- What the task asks:
Which lines in the entries below contain the word "appears"? Gather each of them, copied as it stands.
--- begin ---
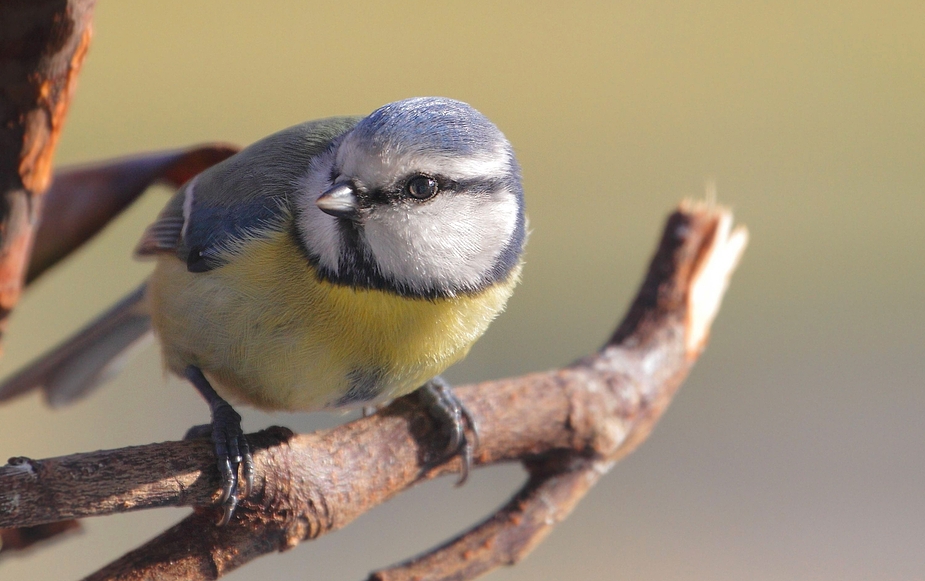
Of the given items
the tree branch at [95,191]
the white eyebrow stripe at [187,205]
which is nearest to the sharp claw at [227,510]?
the white eyebrow stripe at [187,205]

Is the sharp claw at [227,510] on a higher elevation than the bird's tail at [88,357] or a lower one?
higher

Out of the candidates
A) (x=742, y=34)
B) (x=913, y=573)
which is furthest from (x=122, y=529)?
(x=742, y=34)

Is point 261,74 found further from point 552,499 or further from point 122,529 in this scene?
point 552,499

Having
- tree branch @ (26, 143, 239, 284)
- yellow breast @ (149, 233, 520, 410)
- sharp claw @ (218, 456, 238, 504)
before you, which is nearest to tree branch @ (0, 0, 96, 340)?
tree branch @ (26, 143, 239, 284)

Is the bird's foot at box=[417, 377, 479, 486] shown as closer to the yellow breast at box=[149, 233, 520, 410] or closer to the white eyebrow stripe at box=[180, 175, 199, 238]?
the yellow breast at box=[149, 233, 520, 410]

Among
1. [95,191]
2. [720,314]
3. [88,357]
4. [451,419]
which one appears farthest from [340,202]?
[720,314]

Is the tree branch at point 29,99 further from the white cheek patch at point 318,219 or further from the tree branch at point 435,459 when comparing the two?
the tree branch at point 435,459
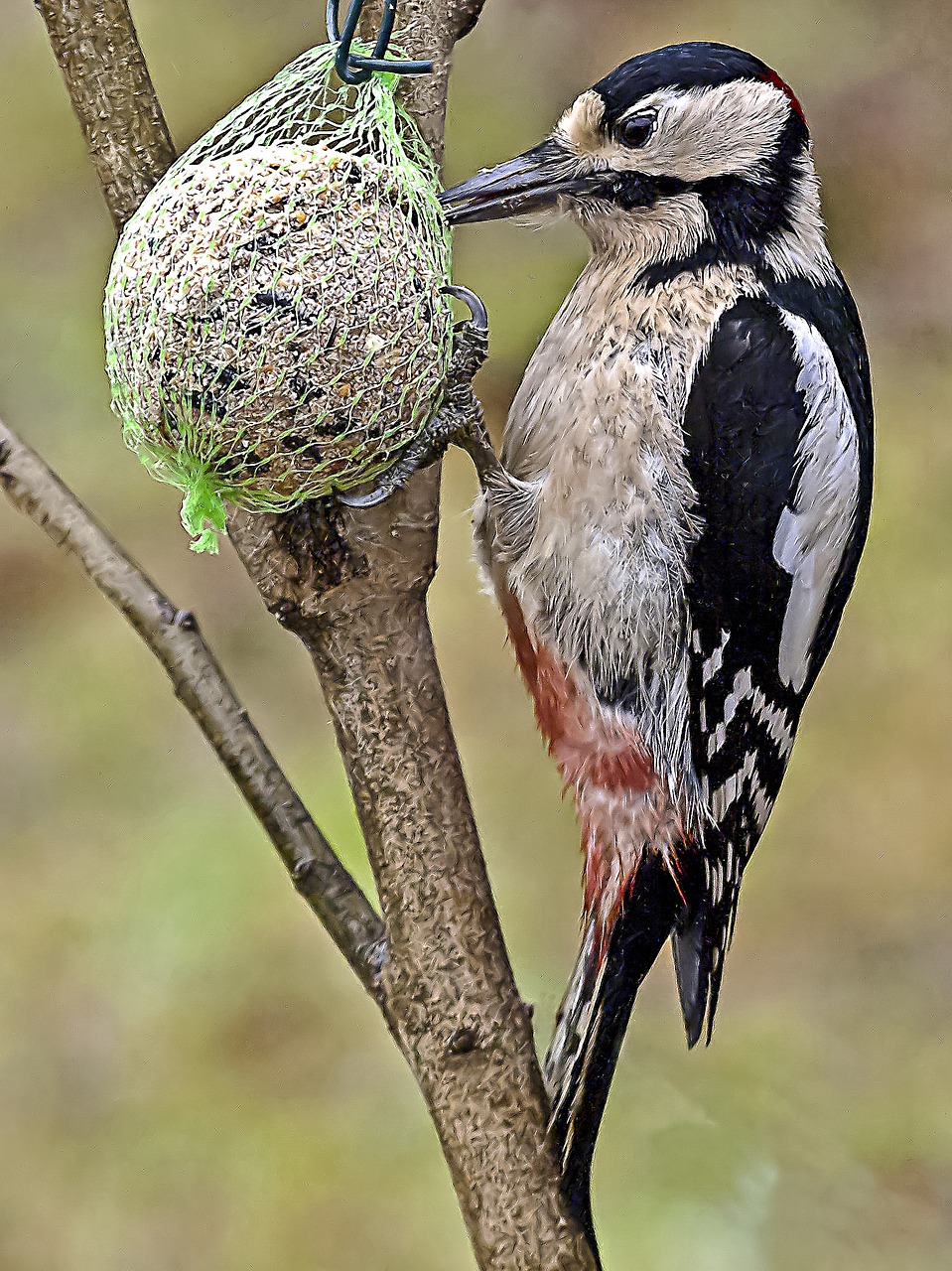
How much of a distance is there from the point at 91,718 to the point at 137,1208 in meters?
0.76

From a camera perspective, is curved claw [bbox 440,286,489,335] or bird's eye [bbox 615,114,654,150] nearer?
curved claw [bbox 440,286,489,335]

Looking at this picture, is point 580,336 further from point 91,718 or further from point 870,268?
point 91,718

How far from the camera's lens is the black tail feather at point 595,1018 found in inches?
42.3

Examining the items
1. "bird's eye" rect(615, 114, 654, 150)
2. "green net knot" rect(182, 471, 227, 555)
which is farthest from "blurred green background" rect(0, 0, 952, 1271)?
"green net knot" rect(182, 471, 227, 555)

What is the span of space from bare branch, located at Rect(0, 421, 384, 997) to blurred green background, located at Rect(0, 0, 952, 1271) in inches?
25.0

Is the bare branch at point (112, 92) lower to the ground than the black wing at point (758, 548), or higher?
higher

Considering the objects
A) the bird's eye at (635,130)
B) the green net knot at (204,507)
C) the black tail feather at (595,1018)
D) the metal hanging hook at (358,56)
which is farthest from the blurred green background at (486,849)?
the green net knot at (204,507)

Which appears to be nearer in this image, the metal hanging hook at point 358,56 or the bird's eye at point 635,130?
the metal hanging hook at point 358,56

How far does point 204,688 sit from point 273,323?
401 mm

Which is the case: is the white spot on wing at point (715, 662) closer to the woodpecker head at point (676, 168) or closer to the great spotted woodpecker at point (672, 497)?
the great spotted woodpecker at point (672, 497)

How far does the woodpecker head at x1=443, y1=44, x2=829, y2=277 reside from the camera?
1009mm

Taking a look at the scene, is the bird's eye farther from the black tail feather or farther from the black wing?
the black tail feather

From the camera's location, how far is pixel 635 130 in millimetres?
1016

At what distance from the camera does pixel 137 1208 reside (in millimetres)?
1828
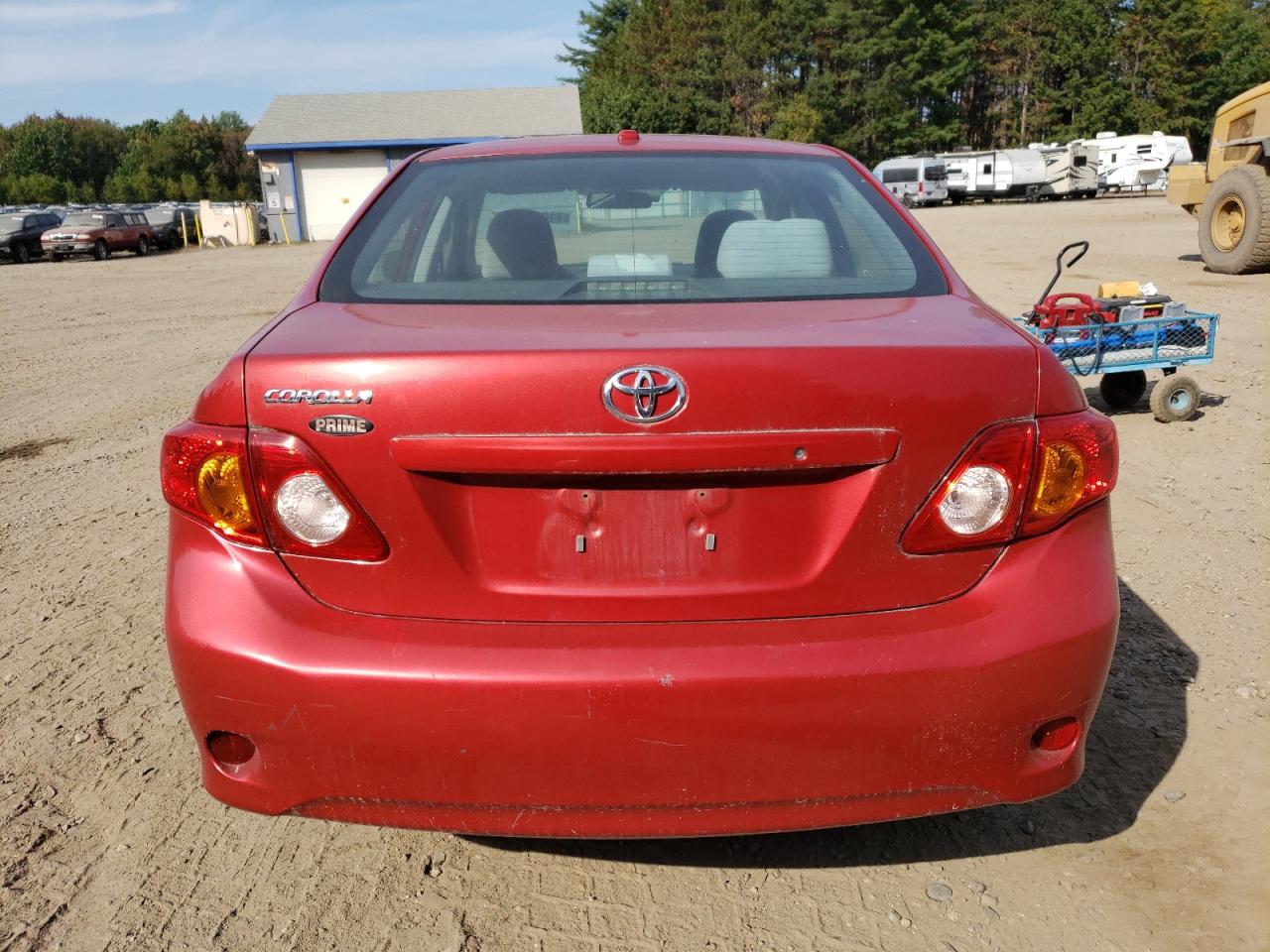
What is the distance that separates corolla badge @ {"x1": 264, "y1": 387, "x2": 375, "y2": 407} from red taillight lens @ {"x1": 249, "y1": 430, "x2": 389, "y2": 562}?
6cm

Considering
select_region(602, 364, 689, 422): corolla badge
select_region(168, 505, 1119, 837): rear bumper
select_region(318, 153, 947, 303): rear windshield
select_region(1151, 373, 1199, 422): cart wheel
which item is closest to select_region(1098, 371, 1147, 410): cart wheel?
select_region(1151, 373, 1199, 422): cart wheel

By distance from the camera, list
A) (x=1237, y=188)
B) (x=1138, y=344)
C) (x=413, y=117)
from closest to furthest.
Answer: (x=1138, y=344) < (x=1237, y=188) < (x=413, y=117)

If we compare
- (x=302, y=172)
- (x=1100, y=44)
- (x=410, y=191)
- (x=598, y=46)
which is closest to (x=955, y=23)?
(x=1100, y=44)

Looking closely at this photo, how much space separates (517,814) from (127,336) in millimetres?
13191

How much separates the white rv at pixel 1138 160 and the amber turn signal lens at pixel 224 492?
5344 cm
--- end ---
- Completed task:
which one appears farthest from [340,202]?
Which appears to be nearer in this image, the metal hanging hook at point 358,56 or the bird's eye at point 635,130?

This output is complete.